**WRITTEN INSTRUCTION**: Reproduce all the material exactly, minus any pictures it holds.

BEGIN INPUT DATA

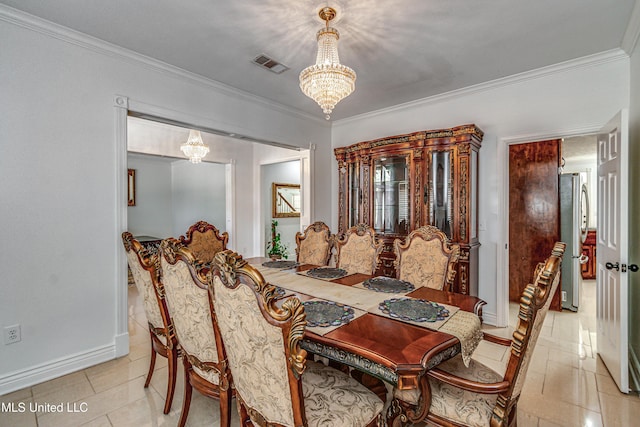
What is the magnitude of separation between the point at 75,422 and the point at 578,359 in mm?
3732

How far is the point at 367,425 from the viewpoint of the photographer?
1271mm

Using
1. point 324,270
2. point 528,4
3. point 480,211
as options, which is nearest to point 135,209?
point 324,270

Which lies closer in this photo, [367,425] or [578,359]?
[367,425]

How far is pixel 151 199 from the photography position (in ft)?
22.3

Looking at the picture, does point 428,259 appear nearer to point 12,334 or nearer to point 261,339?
point 261,339

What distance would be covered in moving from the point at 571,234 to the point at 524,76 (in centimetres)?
207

END INPUT DATA

**OUTPUT FOR THIS EXERCISE**:
What is the magnitude of separation between the point at 75,422 and the point at 578,359 in mm?
3732

How far is the point at 367,425 from the viewpoint of the photographer?
1271mm

Using
1. point 324,270
2. point 528,4
3. point 480,211
as options, which is nearest to point 135,209?
point 324,270

Which lies closer in this photo, [367,425] or [578,359]?
[367,425]

How far is pixel 151 199 from the photography position (in ft)?
22.3

Looking at the picture, does point 428,259 appear nearer to point 12,334 or nearer to point 261,339?
point 261,339

What distance would be covered in moving from the point at 571,234 to the point at 524,76 (in centimetres)?
207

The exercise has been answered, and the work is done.